• _TO DO_
Having found the line containing "scientific name: Equus quagga" in the data below, reproduce that line and each one after it to the end, exactly, and include nothing else.

• _Dataset entries_
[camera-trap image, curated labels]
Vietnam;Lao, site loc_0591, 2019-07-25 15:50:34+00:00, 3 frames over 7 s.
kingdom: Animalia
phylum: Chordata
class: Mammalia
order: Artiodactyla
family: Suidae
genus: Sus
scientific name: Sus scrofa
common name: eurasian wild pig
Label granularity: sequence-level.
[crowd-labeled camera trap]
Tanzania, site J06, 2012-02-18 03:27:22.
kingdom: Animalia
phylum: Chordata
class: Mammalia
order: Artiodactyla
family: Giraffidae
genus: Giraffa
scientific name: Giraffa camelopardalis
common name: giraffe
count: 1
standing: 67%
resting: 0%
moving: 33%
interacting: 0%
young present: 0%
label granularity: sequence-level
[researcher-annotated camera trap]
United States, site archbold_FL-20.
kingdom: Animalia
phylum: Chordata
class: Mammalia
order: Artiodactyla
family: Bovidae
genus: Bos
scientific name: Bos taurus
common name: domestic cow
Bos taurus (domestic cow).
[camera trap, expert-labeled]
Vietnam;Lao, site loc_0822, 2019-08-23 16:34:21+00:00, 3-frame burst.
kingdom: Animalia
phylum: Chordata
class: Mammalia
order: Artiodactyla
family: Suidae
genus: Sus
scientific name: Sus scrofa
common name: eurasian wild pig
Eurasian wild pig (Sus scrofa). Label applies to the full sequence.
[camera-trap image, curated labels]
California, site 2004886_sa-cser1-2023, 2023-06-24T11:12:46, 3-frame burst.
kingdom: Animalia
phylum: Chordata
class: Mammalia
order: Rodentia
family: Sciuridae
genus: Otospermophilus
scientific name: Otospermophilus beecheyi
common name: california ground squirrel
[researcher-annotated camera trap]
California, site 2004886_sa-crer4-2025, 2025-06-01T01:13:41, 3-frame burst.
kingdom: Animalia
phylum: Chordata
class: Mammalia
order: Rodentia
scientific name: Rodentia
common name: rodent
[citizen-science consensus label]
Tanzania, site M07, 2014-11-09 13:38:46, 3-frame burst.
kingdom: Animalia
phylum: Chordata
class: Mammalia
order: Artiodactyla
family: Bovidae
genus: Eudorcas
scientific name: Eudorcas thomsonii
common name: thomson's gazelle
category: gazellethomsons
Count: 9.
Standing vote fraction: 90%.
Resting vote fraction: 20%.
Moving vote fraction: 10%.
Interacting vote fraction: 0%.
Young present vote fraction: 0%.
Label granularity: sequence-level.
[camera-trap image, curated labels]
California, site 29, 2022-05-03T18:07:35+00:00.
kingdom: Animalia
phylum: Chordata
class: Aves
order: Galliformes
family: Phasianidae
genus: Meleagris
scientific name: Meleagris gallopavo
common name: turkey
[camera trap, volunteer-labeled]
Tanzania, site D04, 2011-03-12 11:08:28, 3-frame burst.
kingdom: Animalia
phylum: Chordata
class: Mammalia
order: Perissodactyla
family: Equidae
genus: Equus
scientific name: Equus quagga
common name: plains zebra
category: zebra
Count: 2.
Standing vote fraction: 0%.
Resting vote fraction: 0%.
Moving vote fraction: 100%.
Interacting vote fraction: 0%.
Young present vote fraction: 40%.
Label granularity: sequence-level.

• _RESPONSE AREA_
scientific name: Equus quagga
common name: plains zebra
category: zebra
Count: 2.
Standing vote fraction: 0%.
Resting vote fraction: 0%.
Moving vote fraction: 100%.
Interacting vote fraction: 0%.
Young present vote fraction: 40%.
Label granularity: sequence-level.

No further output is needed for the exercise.